Doesn’t this restrict a PPR owner versus a standard league owner?
Yes, the extent of the restriction is unique to the individual, however. Owners now have to add a whole other aspect into their draft day decisions, as if yardage, touchdowns and situations aren’t already enough. Drafting a quarterback early, even in the first three rounds possibly, is frowned upon in PPR. Your early picks must be either running backs or wide receivers. Move away from this path, and your team could be unsuccessful. You can’t test many all-new strategies as you can snake drafts. Flexibility in strategy is cerainly limited, which means you’ll just have to be a great draft. Pick the right guy.
So, let’s cut to the chase, what’s the key to winning a PPR league?
Let me break it down for you.
1) Draft pass-catching running backs. Don’t waste your RB spots on guys like Marshawn Lynch or Alfred Morris. Get a guy like Ray Rice or Jamaal Charles (with new HC Andy Reid) who will catch passes. In the middle rounds target Darren Sproles, not Vick Ballard. Target Frank Gore, not Stevan Ridley. You get the point. A couple of receptions can make a big difference for your running backs.

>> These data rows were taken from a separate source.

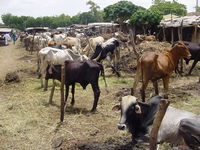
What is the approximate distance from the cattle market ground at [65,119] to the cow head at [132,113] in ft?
1.26

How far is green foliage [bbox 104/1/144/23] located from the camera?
45459mm

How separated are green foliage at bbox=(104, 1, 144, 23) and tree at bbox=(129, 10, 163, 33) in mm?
16007

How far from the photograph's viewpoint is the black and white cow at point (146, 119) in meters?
5.82

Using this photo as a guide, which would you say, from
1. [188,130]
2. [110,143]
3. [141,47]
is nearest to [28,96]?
[110,143]

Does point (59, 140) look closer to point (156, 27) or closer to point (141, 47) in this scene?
point (141, 47)

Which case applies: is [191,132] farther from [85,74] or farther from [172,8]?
[172,8]

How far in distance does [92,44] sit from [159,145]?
12491mm

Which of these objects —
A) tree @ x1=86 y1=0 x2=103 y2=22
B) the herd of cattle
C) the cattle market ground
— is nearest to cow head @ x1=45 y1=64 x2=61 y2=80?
the herd of cattle

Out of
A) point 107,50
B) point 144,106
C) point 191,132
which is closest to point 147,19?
point 107,50

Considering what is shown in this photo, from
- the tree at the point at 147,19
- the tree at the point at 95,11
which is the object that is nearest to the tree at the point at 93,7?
the tree at the point at 95,11

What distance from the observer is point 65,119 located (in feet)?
26.6

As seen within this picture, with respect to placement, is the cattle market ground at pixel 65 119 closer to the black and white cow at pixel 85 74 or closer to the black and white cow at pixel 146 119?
the black and white cow at pixel 146 119

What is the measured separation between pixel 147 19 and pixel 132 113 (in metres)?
23.0

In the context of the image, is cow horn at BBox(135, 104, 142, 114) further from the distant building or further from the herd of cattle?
the distant building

2) High-catch wide receivers and tight ends are important too. For tight ends, I recommend drafting Witten, Jimmy Graham, Rob Gronkowski, Tony Gonzalez or Aaron Hernandez in 2012. After those five, tight ends and consistent receptions drop off dramatically. Bump guys like Wes Welker, Danny Amendola, Roddy White, Michael Crabtree and Reggie Wayne up in your rankings — these are the pass catchers you want on your team. You can expect 90 catches out of these guys. Guys like Welker and Amendola aren’t big play guys, but their reception total is going to help your team greatly at the end of the day.
3) Wait for a quarterback, get running backs and wide receivers early on. You’re going to hear varied opinions on this subject. This is mine. Assuming quarterbacks are at the standard scoring (ESPN), I’m going running back, running back, wide receiver, tight end in the first four rounds. Then a quarterback is a possibility. Because their point total isn’t rising with the running backs and wide receivers, it’s hard for me to draft them in a league where they’re value stays stat.
4) Draft a kicker and defense in the last two rounds. I think this should be your strategy in every league, but let me clarify. Draft two quarterbacks then stack your skill positions. Fill your starting kicker and defense spots in the last two rounds. You can always make changes to this in free agency, but there’s no reason to reserve spots for a defense to sit on your bench. Play defenses by week, and play kicker by ear. There’s no reason to draft a defense in the middle rounds when you can get a solid skill position player for your bench, bottom line.
There’s not a huge change between standard and points per reception leagues, but there’s enough change to make you alter your strategy. That’s what I’m here for: to help you adjust and make the same changes I do to help me be successful in my fantasy leagues. Thanks for reading!